The datasets can be found at http://biomine.ece.ualberta.ca/nSITEpred/

2.2 Evaluation criteria and test procedure

We use 5-fold cross validation to assess predictions on Dataset 1. Dataset 2 and 3 are used as independent datasets to assess the prediction models that are built utilizing Dataset 1. The sequences in Dataset 1 are randomly divided into 5-folds, of which four are used for training and the one for testing; each of the 5-folds is used once as the test fold. We evaluate (i) the binary value that defines whether a given residue does or does not bind to a given nucleotide; and (ii) the real value that quantifies the probability of binding to the nucleotide. The binary predictions were assessed using five measures: Precision(PREC)=TP/(TP+FP); Recall(REC)=TP/(TP+FN); Specificity(SPEC)=TN/(FP+TN); Accuracy(ACC)=(TP+TN)/(TP+FP+TN+FN); MCC=(TP*TN––FP*FN)/sqrt[(TP+FP)*(TP+FN)*(TN+FP)*(TN+FN)] where TP (true positives) and TN (true negatives) are the counts of correctly predicted binding and non-binding residues, respectively, FP (false positives) are non-binding residues that were predicted as binding, and FN (false negatives) are binding residues that were predicted as non-binding. The precision, recall and specificity evaluate quality of predictions for the predicted binding residues, native binding residues and native non-binding residues, respectively. The Matthews correlation coefficient (MCC) evaluates the overall predictive quality. MCC values are between −1 and 1 with higher values for better predictions; 0 means that all residues are predicted as binding (or non-binding).

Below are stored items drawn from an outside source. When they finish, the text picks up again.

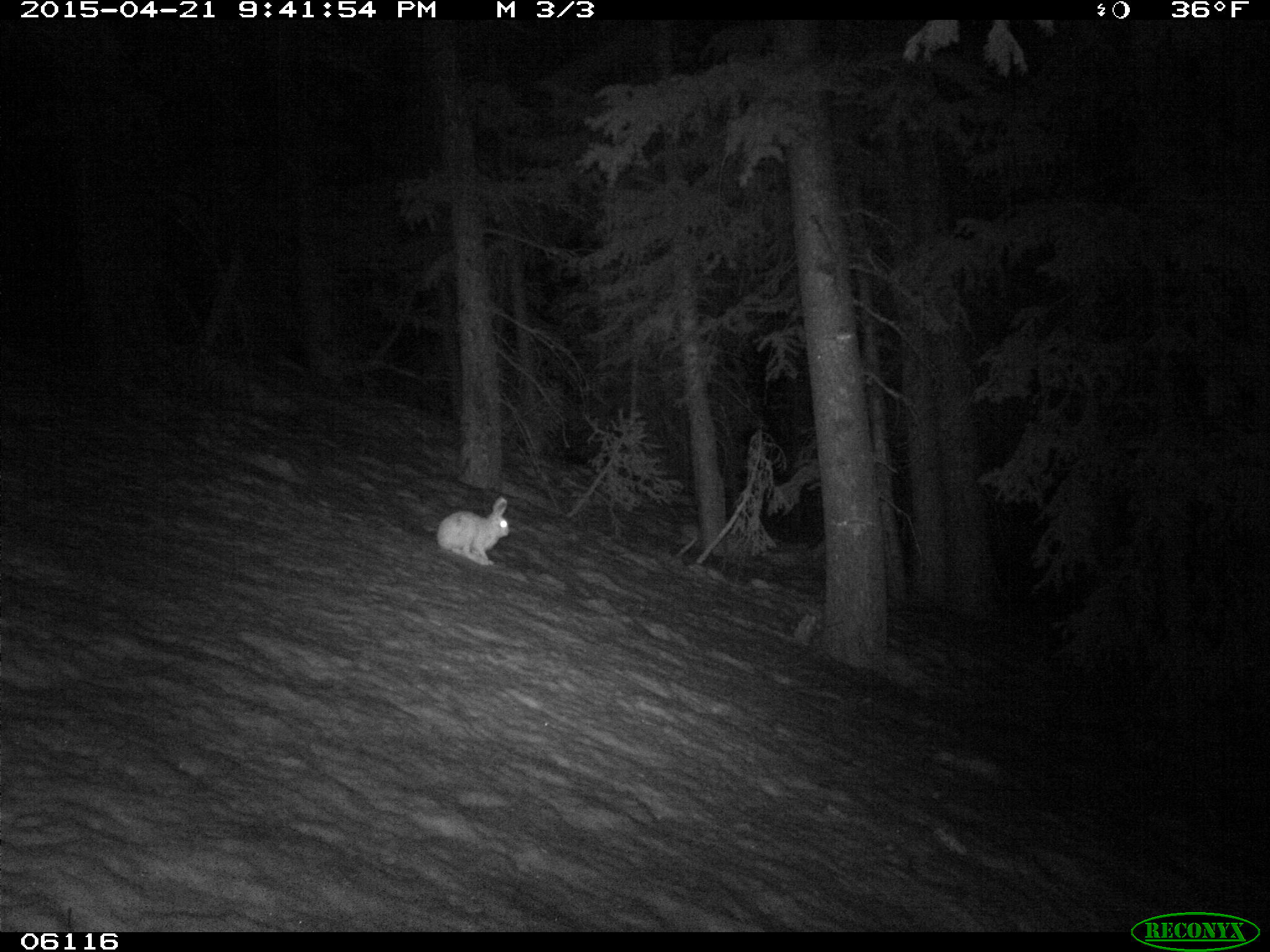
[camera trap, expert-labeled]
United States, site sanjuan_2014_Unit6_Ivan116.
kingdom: Animalia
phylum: Chordata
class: Mammalia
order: Lagomorpha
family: Leporidae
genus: Lepus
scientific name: Lepus americanus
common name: snowshoe hare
Lepus americanus (snowshoe hare).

The receiver operating characteristic (ROC) curves were used to examine the predicted probabilities. For each value of probability P achieved by a given method (between 0 and 1), all residues with probability ≥ P are set as the binding residue and all other residues are set as the non-binding residues. Next, the TP−rate=TP/(TP+FN) and the FP-rate=FP/(FP+TN) are calculated to draw the ROC curve and we use the area under the curve (AUC) to quantify the predictive quality. Unlike the measures that assess the binary predictions, which depend on the cutoff threshold to define binding/non-binding residues, the AUC value considers all possible thresholds and thus it provides a more comprehensive evaluation.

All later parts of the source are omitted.